Excerpt provided
########

Over the last seven years, it's often been said
that George W. Bush exists in a bubble.
When it comes to the cast of characters in his administration and the Washington
Consensus generally it turns out he isn't alone. The other night I watched
Harvard academic Joseph Nye and former Deputy Secretary of State Richard Armitage
discuss the crisis in Pakistan with talk-show host Charlie
Rose. The two of them had just finished co-chairing a Center for Strategic
and International Studies commission that produced a report,
clearly meant for the next administration, on wielding American "smart power"
in the world.
Nye is an exceedingly conventional American internationalist; Armitage is
a former "Vulcan" who,
in the first years of the Bush administration, though Colin Powell's deputy
at the State Department, was close to the neocons of the Pentagon, but may now
be repositioning himself for a Democratic administration. They could be said
to represent the heartland of the present Washington Consensus.

########

Supplied records

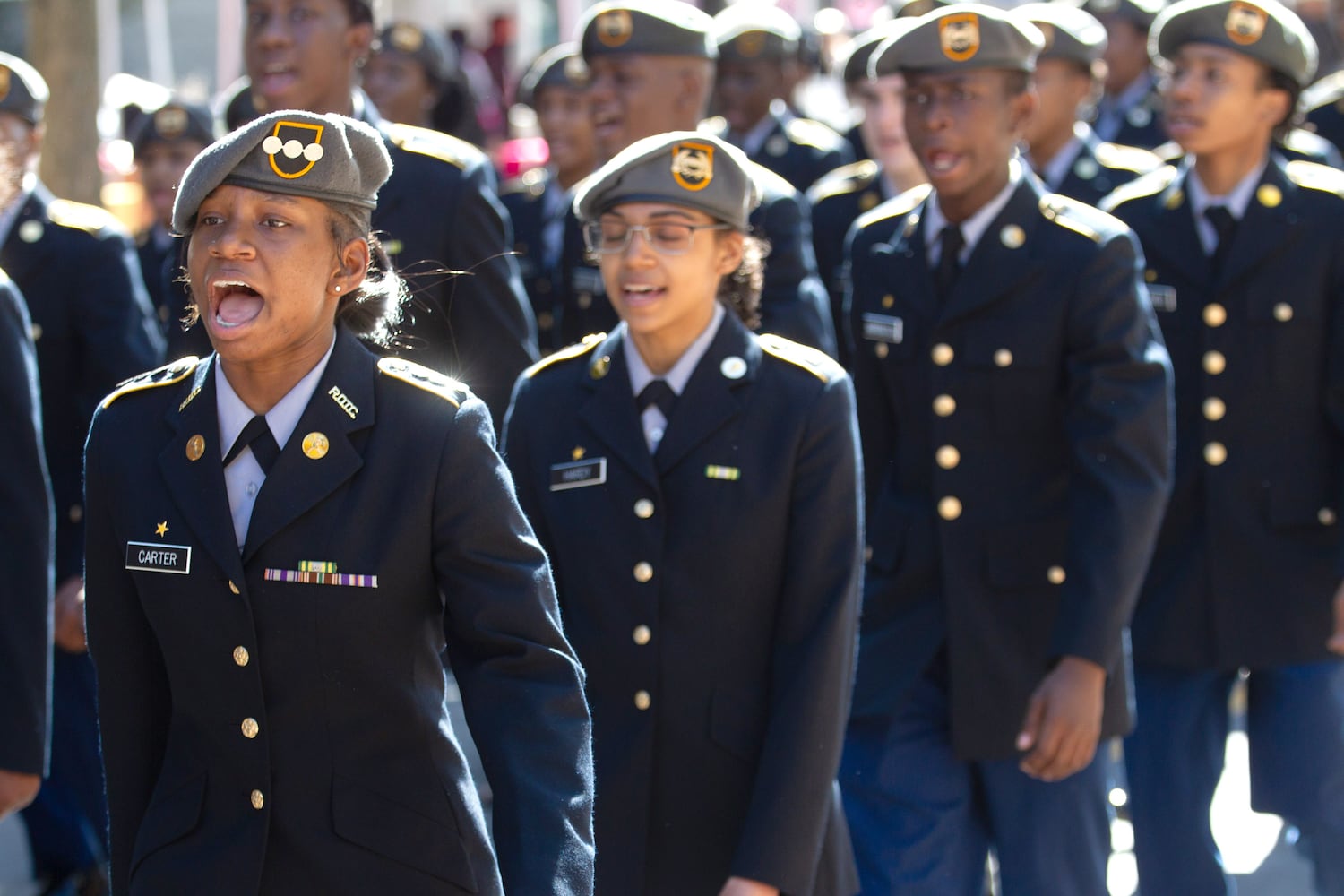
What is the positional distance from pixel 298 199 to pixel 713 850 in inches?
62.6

########

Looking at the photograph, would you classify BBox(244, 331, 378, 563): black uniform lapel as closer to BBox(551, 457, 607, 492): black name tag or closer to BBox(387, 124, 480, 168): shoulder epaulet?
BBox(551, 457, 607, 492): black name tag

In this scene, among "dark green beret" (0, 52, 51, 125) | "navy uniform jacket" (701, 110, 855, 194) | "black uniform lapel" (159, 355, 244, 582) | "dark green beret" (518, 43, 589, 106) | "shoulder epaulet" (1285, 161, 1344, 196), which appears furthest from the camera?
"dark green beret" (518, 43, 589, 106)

########

Required task A
How would you render this sentence from the excerpt on the Washington Consensus in Spanish: "They could be said to represent the heartland of the present Washington Consensus."
Required task B
Can you write out, word for word, the portion of the excerpt on the Washington Consensus starting at "When it comes" and ending at "in the world."?

Full response A
Se podría decir que representan el corazón del actual Consenso de Washington.

Full response B
When it comes to the cast of characters in his administration and the Washington
Consensus generally it turns out he isn't alone. The other night I watched
Harvard academic Joseph Nye and former Deputy Secretary of State Richard Armitage
discuss the crisis in Pakistan with talk-show host Charlie
Rose. The two of them had just finished co-chairing a Center for Strategic
and International Studies commission that produced a report,
clearly meant for the next administration, on wielding American "smart power"
in the world.